The demand for hamburgers could be affected by the increased prices of a substitute (hot dogs) and a complement (hamburger buns) in opposite ways. Without knowing the relative magnitude of these changes, we cannot predict the exact effect on demand. An illustrative graph would show two potential shifts of the demand curve but the actual direction would depend on consumer responses to the price changes.

Step-by-step explanation:

Impact on the Demand for Hamburgers

Considering the price changes of substitute and complement goods, such as hot dogs and hamburger buns, can have conflicting effects on the demand for hamburgers. An increase in the price of a substitute good like hot dogs would normally lead to an increase in the demand for hamburgers because consumers switch to hamburgers as a less expensive alternative. Conversely, an increase in the price of a complement good, like hamburger buns, can lead to a decrease in the demand for hamburgers because the overall cost of consuming hamburgers has gone up.

The effects on the demand for hamburgers cannot be determined with certainty without knowing the magnitude of the price changes and how consumers prioritize these goods.
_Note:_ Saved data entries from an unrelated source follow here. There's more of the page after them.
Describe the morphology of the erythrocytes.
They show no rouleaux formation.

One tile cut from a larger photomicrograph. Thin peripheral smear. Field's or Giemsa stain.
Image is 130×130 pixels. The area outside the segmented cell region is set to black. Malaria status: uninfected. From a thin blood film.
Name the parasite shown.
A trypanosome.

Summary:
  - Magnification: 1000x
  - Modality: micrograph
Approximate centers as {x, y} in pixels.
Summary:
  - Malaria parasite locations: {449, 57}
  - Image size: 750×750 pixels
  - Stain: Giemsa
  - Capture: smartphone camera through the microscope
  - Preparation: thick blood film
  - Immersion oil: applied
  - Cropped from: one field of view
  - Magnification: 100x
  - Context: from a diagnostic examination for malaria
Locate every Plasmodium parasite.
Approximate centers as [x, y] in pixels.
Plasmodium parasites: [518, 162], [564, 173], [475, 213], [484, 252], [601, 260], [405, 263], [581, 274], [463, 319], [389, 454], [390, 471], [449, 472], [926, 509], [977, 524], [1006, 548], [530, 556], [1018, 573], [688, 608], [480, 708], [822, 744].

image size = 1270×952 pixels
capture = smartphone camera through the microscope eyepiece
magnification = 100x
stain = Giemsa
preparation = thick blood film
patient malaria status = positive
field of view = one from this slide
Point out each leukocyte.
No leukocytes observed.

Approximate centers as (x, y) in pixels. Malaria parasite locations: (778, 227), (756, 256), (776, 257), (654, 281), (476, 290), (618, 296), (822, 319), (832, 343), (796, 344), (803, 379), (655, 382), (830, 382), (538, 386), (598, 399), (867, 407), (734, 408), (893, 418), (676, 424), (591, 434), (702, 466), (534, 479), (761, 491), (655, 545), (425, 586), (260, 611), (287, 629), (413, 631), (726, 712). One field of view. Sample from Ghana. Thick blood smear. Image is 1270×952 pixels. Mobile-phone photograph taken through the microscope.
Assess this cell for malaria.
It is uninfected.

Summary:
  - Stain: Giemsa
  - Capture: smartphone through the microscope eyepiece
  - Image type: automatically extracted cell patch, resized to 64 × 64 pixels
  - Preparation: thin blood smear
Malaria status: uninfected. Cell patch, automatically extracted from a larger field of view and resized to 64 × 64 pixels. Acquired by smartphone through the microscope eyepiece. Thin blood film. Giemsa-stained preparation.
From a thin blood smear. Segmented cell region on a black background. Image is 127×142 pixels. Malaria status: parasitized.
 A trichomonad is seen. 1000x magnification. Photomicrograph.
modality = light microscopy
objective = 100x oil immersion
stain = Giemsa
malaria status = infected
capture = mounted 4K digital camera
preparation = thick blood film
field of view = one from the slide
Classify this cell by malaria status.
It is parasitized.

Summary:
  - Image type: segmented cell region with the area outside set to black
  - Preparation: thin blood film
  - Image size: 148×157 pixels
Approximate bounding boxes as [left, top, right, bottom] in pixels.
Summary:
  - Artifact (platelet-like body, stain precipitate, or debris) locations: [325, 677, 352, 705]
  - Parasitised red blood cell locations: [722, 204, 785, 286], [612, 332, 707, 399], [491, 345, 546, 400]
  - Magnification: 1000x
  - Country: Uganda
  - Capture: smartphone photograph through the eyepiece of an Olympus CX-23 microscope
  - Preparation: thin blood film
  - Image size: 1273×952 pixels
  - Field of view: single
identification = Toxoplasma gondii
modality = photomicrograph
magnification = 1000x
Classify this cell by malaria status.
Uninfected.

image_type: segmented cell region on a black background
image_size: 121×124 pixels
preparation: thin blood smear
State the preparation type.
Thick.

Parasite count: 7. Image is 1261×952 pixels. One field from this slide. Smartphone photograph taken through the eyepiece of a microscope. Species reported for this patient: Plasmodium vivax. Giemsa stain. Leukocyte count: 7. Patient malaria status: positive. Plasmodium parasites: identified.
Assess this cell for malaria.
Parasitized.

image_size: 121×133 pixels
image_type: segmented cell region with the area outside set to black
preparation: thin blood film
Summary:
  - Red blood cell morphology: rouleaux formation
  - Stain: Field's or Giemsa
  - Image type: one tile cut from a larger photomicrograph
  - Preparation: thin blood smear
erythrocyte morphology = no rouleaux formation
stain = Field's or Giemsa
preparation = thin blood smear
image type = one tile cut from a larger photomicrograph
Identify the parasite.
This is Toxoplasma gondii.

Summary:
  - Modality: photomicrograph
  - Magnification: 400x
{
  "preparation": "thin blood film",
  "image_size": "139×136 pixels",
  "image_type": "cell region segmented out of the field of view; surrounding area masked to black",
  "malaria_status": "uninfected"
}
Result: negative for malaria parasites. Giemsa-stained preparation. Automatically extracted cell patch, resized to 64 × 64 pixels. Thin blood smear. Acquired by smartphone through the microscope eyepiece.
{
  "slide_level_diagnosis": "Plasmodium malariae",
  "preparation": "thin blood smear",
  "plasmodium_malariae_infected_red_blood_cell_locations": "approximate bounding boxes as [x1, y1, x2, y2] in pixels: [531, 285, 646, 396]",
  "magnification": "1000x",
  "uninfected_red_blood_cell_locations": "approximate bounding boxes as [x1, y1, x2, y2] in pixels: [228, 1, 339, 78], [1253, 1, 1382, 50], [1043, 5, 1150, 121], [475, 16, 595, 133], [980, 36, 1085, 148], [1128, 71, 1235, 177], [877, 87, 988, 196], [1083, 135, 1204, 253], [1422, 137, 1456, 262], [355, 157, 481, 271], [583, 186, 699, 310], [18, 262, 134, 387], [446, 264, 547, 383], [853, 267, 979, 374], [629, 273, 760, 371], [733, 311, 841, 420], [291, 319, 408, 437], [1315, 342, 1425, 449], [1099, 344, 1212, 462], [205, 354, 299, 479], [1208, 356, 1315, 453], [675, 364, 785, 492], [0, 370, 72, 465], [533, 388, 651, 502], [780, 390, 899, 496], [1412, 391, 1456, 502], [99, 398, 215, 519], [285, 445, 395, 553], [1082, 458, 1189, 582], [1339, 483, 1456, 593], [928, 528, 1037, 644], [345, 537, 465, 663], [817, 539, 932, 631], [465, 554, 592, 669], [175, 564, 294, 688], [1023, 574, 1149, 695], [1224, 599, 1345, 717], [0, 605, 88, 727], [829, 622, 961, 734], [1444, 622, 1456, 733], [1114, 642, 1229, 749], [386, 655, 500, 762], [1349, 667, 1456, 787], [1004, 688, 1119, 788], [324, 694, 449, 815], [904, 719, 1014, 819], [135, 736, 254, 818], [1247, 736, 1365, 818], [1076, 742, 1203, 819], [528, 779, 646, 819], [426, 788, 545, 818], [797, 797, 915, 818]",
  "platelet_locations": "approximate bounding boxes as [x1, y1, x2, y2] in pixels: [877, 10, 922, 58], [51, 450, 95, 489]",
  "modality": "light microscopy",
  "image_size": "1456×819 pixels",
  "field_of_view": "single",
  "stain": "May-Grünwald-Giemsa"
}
The demand could increase, decrease, or even stay the same depending on the relative importance of the changes in prices of substitutes and complements to consumers.

Demand Curve Illustration

To illustrate this situation on a graph, it's helpful to plot two demand curves for hamburgers. Start with a standard downward-sloping demand curve. Then, to represent an increase in demand due to the more expensive substitute (hot dogs), we would shift the original demand curve to the right. Alternatively, to illustrate the decrease in demand due to the more expensive complement (hamburger buns), we would shift the demand curve to the left. Because we are considering both effects, the actual change in the demand curve could be a shift in either direction or no shift at all if the effects cancel each other out.